4. Count your blessings. When the kids do volunteer and see a glimpse of those down on their luck, they are reminded of how lucky they are. Even if they don't get the latest iPad or Xbox or Uggs, they can learn to appreciate the fact that they have a roof over their head, meals on the table, clothes to wear, a family who loves them, friends who care about them. They have what matters the most. The rest is gravy. 
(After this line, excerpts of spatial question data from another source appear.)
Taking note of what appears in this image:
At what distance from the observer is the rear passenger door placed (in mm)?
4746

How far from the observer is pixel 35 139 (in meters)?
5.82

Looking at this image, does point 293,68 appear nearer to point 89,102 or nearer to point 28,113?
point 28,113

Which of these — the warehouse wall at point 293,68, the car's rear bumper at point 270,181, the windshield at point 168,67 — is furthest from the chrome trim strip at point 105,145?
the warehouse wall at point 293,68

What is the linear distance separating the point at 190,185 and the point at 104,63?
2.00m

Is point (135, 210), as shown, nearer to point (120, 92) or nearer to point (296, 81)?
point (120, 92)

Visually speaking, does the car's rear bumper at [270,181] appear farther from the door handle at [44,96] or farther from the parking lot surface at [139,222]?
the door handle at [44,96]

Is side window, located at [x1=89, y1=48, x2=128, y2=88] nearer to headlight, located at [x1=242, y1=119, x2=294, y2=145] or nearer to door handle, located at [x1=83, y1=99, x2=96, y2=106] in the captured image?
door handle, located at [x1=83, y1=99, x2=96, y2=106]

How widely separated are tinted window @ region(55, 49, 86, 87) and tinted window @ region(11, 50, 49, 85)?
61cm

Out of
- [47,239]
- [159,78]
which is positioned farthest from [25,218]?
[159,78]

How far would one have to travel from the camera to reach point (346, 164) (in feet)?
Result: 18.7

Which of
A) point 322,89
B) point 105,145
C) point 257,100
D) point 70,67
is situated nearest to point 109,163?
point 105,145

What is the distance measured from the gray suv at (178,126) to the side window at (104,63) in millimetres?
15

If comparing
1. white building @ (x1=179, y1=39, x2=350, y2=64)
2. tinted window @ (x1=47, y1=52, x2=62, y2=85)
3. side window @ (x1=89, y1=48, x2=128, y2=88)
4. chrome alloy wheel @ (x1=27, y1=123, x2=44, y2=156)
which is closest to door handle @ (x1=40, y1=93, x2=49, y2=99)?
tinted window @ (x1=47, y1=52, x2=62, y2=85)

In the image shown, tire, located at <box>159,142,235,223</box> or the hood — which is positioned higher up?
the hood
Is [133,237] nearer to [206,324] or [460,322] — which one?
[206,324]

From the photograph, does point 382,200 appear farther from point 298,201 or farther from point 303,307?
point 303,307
5. Keep perspective. The kids think I'm cheesy because I tend to throw out these cliches. As Scarlett O'Hara says, "Tomorrow is another day." Annie says, "The sun will come out tomorrow." The Jewish adage, "This too shall pass." After I had my car accident as a teenager and was dealing with the following emotion, my grandmother hugged me and said to me, "It will all come out in the wash." When as a teenager and having a heart to heart with my father who had heard of a recent suicide he told me, "Suicide is a permanent solution to a temporary problem."  The latest devastation in their lives is just a temporary set back. Live is beautiful and long. Live it with joy and abandon.
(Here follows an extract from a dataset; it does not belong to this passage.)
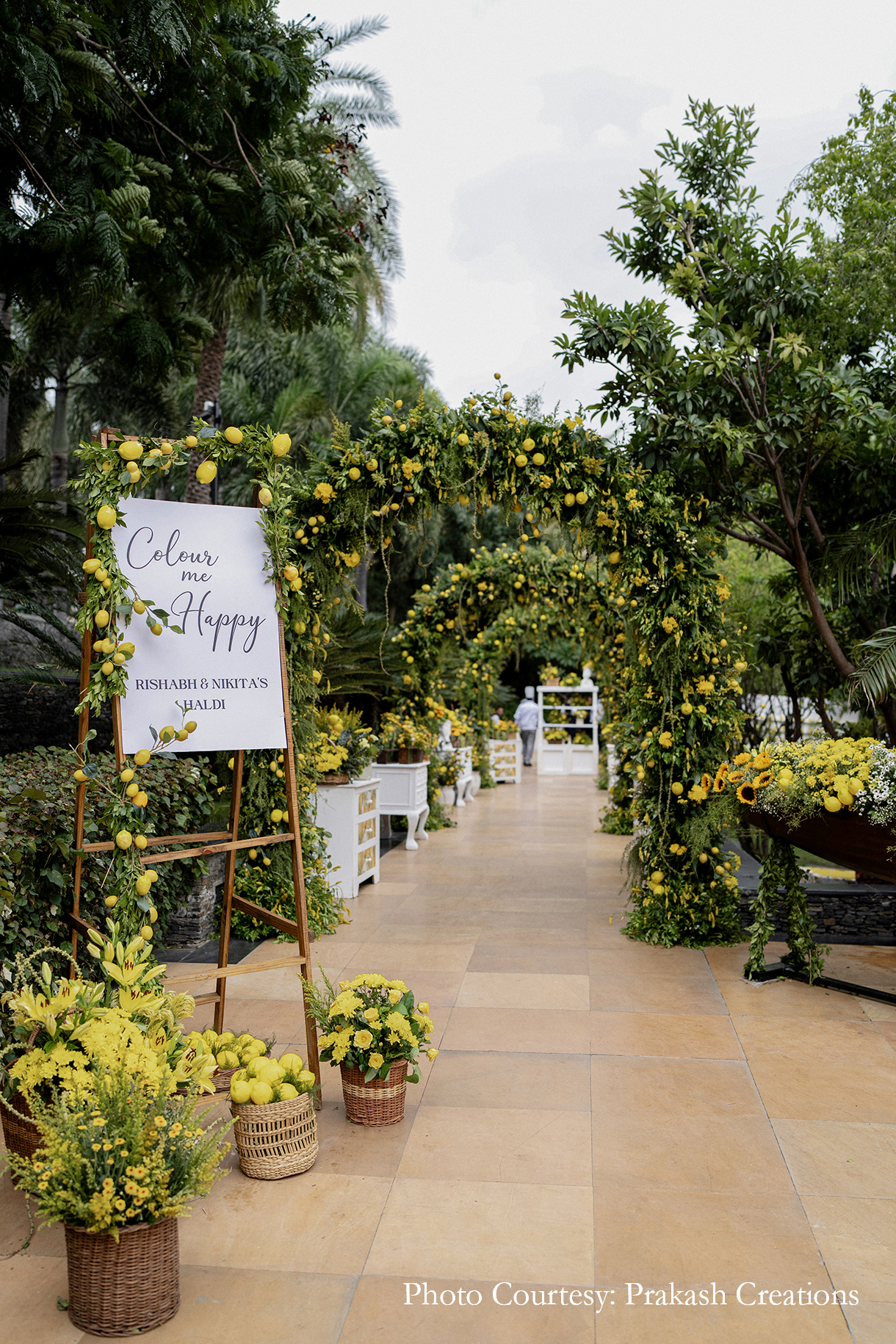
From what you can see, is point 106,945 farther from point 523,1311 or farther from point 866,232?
point 866,232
6. Others don't judge you nearly as much as you judge yourself. Do you care how big your friend's thighs are? Do you care if the girl sitting next to you is wearing the latest fashion? I hope not. . .and I guarantee you that others are not thinking about you as much as you think they are. Why? Because they are just as self-conscious and self absorbed as you are. If they see you wearing a bathing suit without a care in the world, they will respect you more than if you are hiding behind 2 or 3 layers. Because then your self-consciousness becomes obvious and they have something to focus on. Teens like to feel better about themselves by relishing in other's discomfort. Sad but true! Be confident, be self-assured and no one has any reason to look twice other than out of respect. 

7. Speak up to a bully. If someone is being intentionally mean, tell them. Simply say, "that was a mean thing to say." And walk away. Then forget about it. That person is trying to feel better about themselves. Distance yourself from these people and wait for their mean phase to pass. Don't necessarily count them out as future friends. They are growing and learning too. After they have experimented with trying to have power over others, they may mature and realize it is more isolating and lonely than just being kind to one another and you may find a good friend in them sometime in your future. Holding on to anger and negativity toward them for something they did to you in the 3rd grade serves no purpose and keeps unnecessary negativity a part of your life. 

8. Learn to take care of another living thing. Whether it be a plant, a guinea pig, fish or puppy. . .focusing your energy on making sure something else is cared for and stays alive is an important skill to have. It reduces your inner focus and makes you fall in love with something. It makes you have empathy and compassion for a living object and you are rewarded with they grow, thrive and learn in response to your care. 

9. Read an inspiring book. We can't experience the entire world and the way they live but we can understand so much more about the history of our trials and tribulations through books and movies. Whether it be about slavery, the holocaust or modern day human trafficking. there is so much going on in the world that will shock you, but inspire at the same time. It will open your eyes to how safe and secure you are in your corner and hopefully provide that sense of perspective that your life is pretty amazing and special. 

10. Smile. Every day. Just do it.

These are just some strategies I try to teach my kids and use myself to maintain a positive attitude. I'm sure there are thousands of others. Please share what coping skills you use in your family and maybe I'll make a future blog post with your ideas!